2. Reduce the probability of an attack in a NATO country to zero.

Almost certainly impossible.  The rate of attacks is already quite low.  In Canada you’re drastically more likely to be killed by a car while you cross the street than you are to be murdered by a terrorist.  I don’t know how we’d even determine that the possibility of an attack had been entirely eliminated.  Attacks are already so infrequent I don’t know what the measuring stick would be, but at any rate there’s no way to completely stop any possible terror attack.  Going back to World War 2 for a second, consider this: even though we pretty decisively defeated the Nazis, there are still neo-Nazis who commit terrorist attacks 70 years later.  There’s no such thing as absolute safety.

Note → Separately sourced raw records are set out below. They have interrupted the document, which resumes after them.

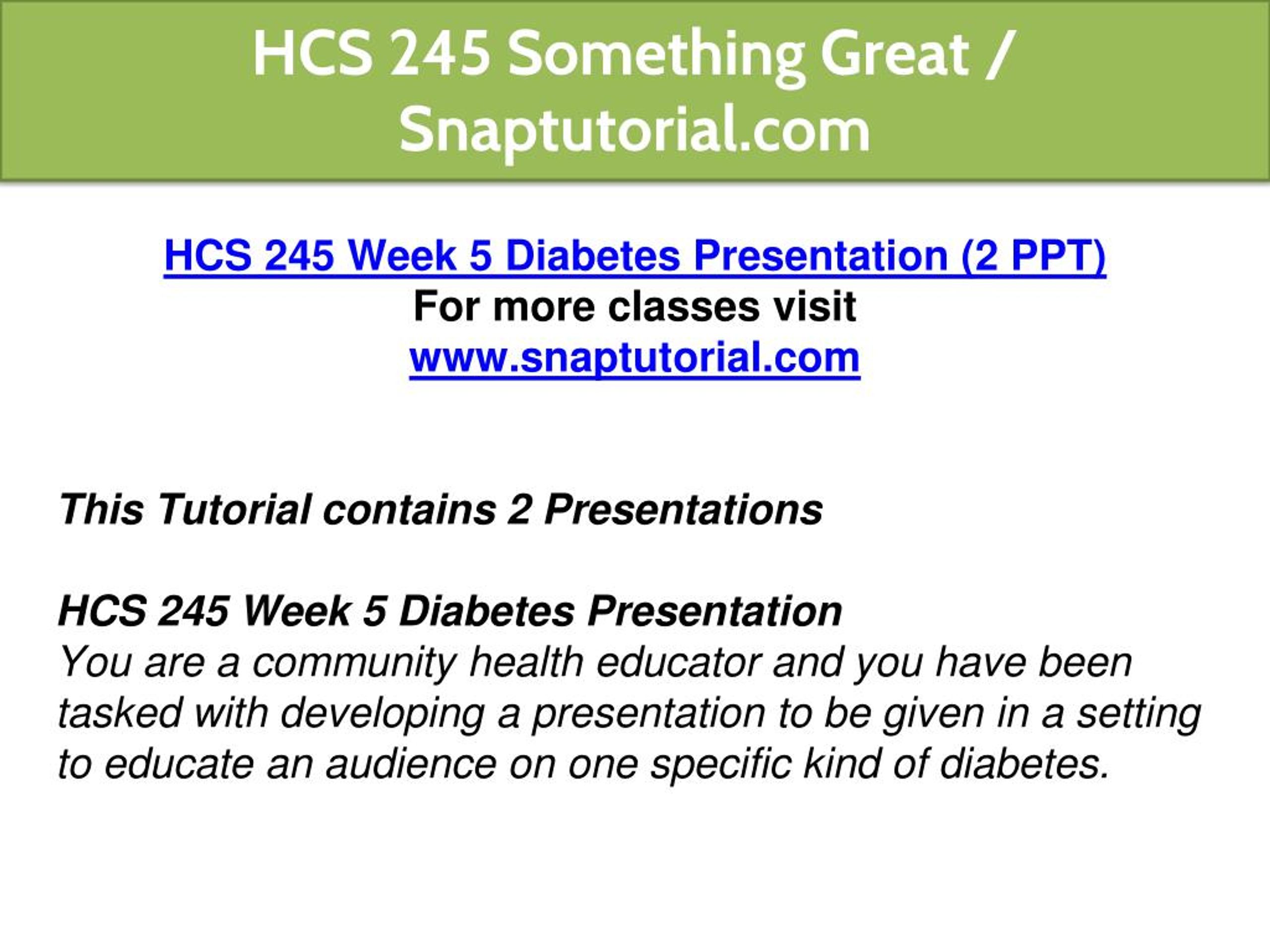 HCS 245 Something Great / Snaptutorial.com

HCS 245 Week 5 Diabetes Presentation (2 PPT)
For more classes visit
www.snaptutorial.com

This Tutorial contains 2 Presentations

HCS 245 Week 5 Diabetes Presentation
You are a community health educator and you have been tasked with developing a presentation to be given in a setting to educate an audience on one specific kind of diabetes.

3. Kill all of ISIS’s senior leadership.

Now we start to get into murky territory, and it’ll only get more ambiguous from here on out.  Who are counted as ISIS’s senior leadership?  If they’re killed, but the next in line just keep moving up, doesn’t that suggest a significantly broader campaign?  Indeed, this is precisely the situation the U.S.’s special operations forces in places like Yemen and Afghanistan have been running into.  You say you’re going kill the “leaders”, but then after you’ve killed the leaders you decide there are more leaders than the ones you said you were after, and the list keeps expanding, and somehow you discover that the more people you kill, the bigger your list of targets becomes.

4. Kill everyone in ISIS.

This is an hopelessly vague idea, and is almost certainly impossible.  Who are we defining as ISIS?  Obviously not just senior leadership, or we’d be back at #3.  Is it anyone who’s been involved in the planning or execution of an attack that’s already occurred?  We might be able to accomplish that, though it’s worth noting that even that seemingly modest goal could prove quite difficult.  One of the men alleged to have been involved in the 2000 bombing of the USS Cole in Yemen still remains at largeAnother two were killed more than a decade after the fact.

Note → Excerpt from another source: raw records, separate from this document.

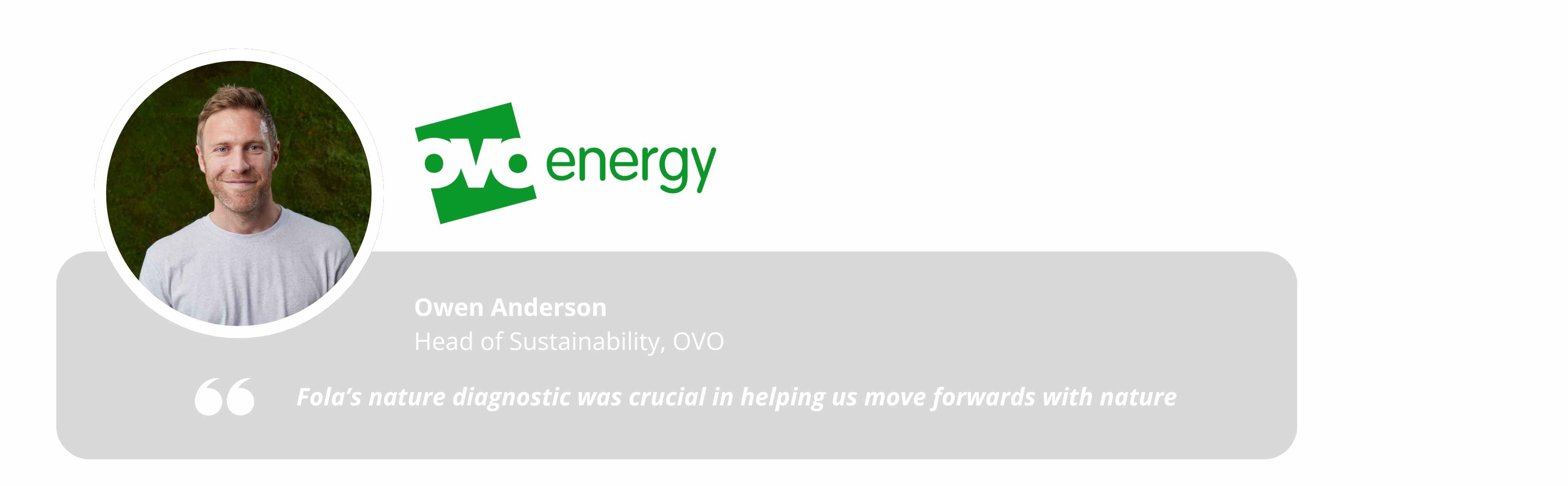 ovo energy

Owen Anderson
Head of Sustainability, OVO

“ Fola’s nature diagnostic was crucial in helping us move forwards with nature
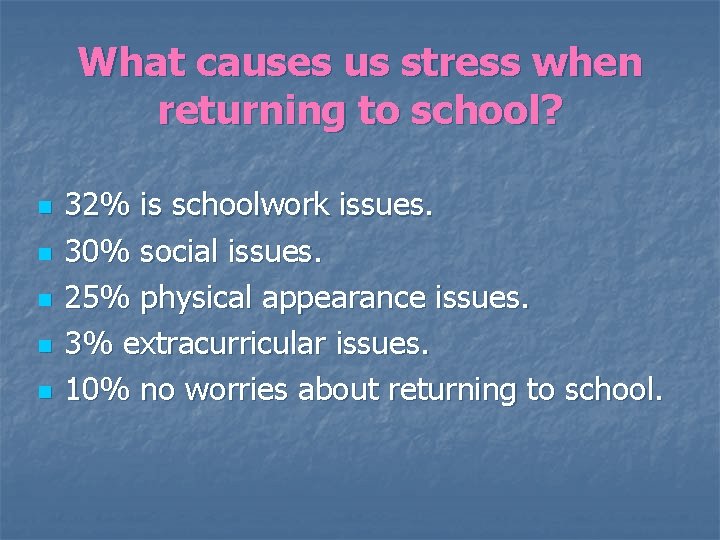 What causes us stress when returning to school?

- 32% is schoolwork issues.
- 30% social issues.
- 25% physical appearance issues.
- 3% extracurricular issues.
- 10% no worries about returning to school.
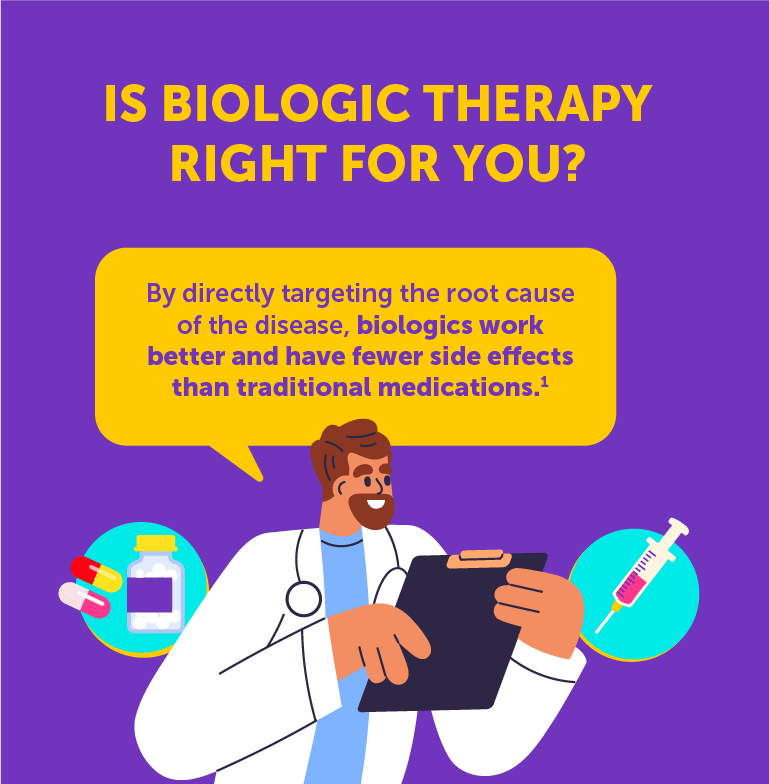 IS BIOLOGIC THERAPY RIGHT FOR YOU?

By directly targeting the root cause of the disease, biologics work better and have fewer side effects than traditional medications.$^1$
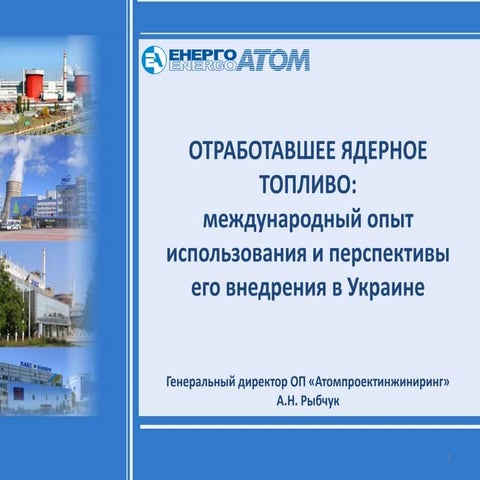 ЕНЕРГО ENERGO АТОМ

ОТРАБОТАВШЕЕ ЯДЕРНОЕ ТОПЛИВО:
международный опыт использования и перспективы его внедрения в Украине

Генеральный директор ОП «Атомпроектинжиниринг»
А.Н. Рыбчук

1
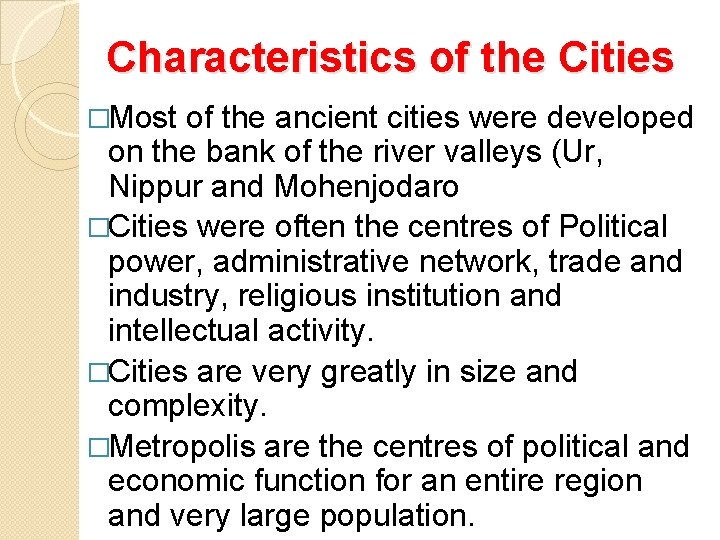 Characteristics of the Cities

□Most of the ancient cities were developed on the bank of the river valleys (Ur, Nippur and Mohenjodaro

□Cities were often the centres of Political power, administrative network, trade and industry, religious institution and intellectual activity.

□Cities are very greatly in size and complexity.

□Metropolis are the centres of political and economic function for an entire region and very large population.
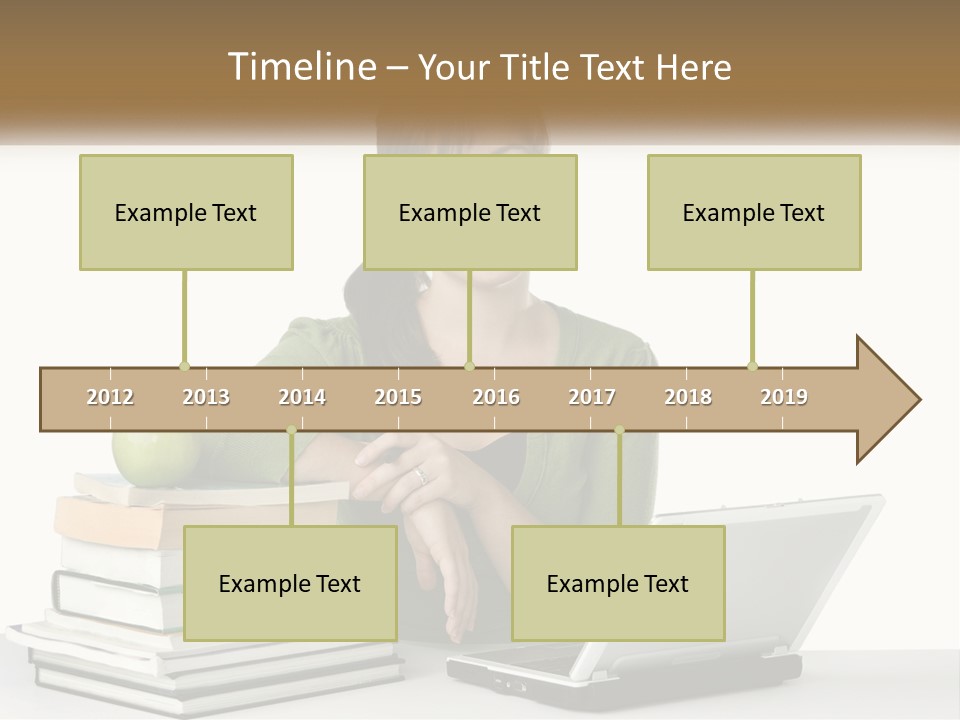 Timeline – Your Title Text Here

Example Text

Example Text

Example Text

2012 2013 2014 2015 2016 2017 2018 2019

Example Text

Example Text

What if the campaign to kill the people we’ve currently identified as ISIS leads to civilian casualties that increases ISIS recruitment?  That almost certainly will happen, given the precedent in America’s other recent wars.  So does killing everyone in ISIS mean creating new terrorists for us to kill?

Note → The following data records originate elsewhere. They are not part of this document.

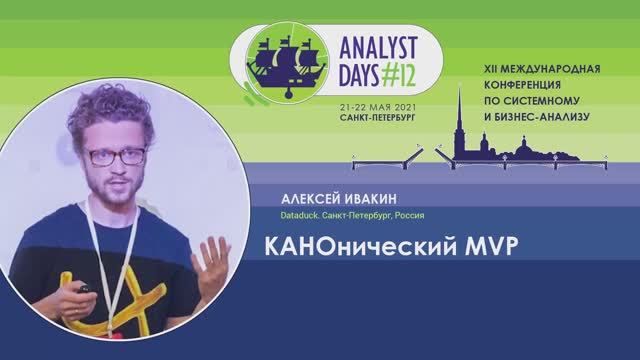 ANALYST DAYS #12

21-22 МАЯ 2021
САНКТ-ПЕТЕРБУРГ

XII МЕЖДУНАРОДНАЯ КОНФЕРЕНЦИЯ ПО СИСТЕМНОМУ И БИЗНЕС-АНАЛИЗУ

АЛЕКСЕЙ ИВАКИН
Dataduck. Санкт-Петербург, Россия

КАНОнический MVP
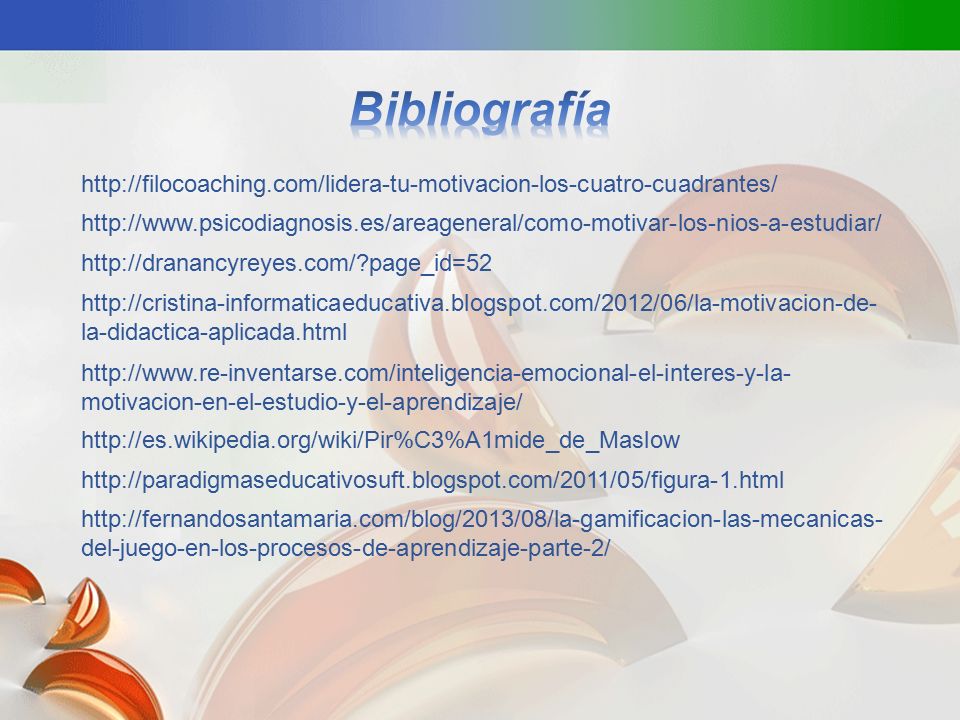 Bibliografía

http://filocoaching.com/lidera-tu-motivacion-los-cuatro-cuadrantes/

http://www.psicodiagnosis.es/areageneral/como-motivar-los-nios-a-estudiar/

http://dranancyreyes.com/?page_id=52

http://cristina-informaticaeducativa.blogspot.com/2012/06/la-motivacion-de-la-didactica-aplicada.html

http://www.re-inventarse.com/inteligencia-emocional-el-interes-y-la-motivacion-en-el-estudio-y-el-aprendizaje/

http://es.wikipedia.org/wiki/Pir%C3%A1mide_de_Maslow

http://paradigmaseducativosuft.blogspot.com/2011/05/figura-1.html

http://fernandosantamaria.com/blog/2013/08/la-gamificacion-las-mecanicas-del-juego-en-los-procesos-de-aprendizaje-parte-2/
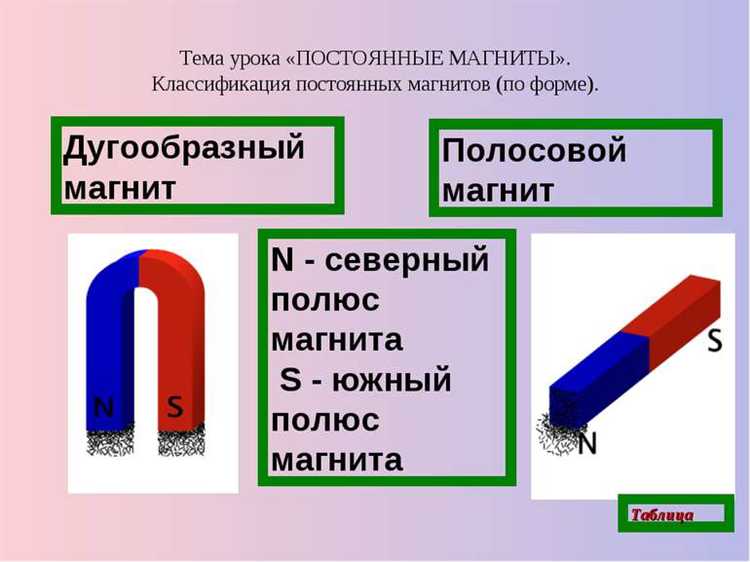 Тема урока «ПОСТОЯННЫЕ МАГНИТЫ».
Классификация постоянных магнитов (по форме).

Дугообразный магнит

Полосовой магнит

N S

N - северный полюс магнита
S - южный полюс магнита

S
N

Таблица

What about people who have never been active in any ISIS campaign in any direct sense, but have provided them with housing or food or transport or other support?  One of the most important things that the excellent book No Good Men Among The Living gets across about the conflict with the Taliban and al Qaeda in Afghanistan is how frequently people have changed sides over the past several decades.  People have often switched their allegiance to the Soviets, the Taliban, the U.S., al Qaeda, and back and forth.  They switch sides not because they’re bad people, but because they want simple things like a decent living and security for their family, and they’ll go wherever they think they can find those things.  So in places like Syria, are we including all of those people in ISIS too?  Must we kill all of them?  And isn’t that just going to create more enemies that we then have to kill, creating more enemies that we then have to kill, creating . . .

So this all leads back to my original question: what exactly would it mean to defeat ISIS and how would we know we were successful?  It seems to me as though people who want to “defeat” ISIS don’t really know what they mean or how we would go about doing it, they just think it sounds like the kind of thing you ought to say.  Which is probably not a good way to decide whether or not to go to war.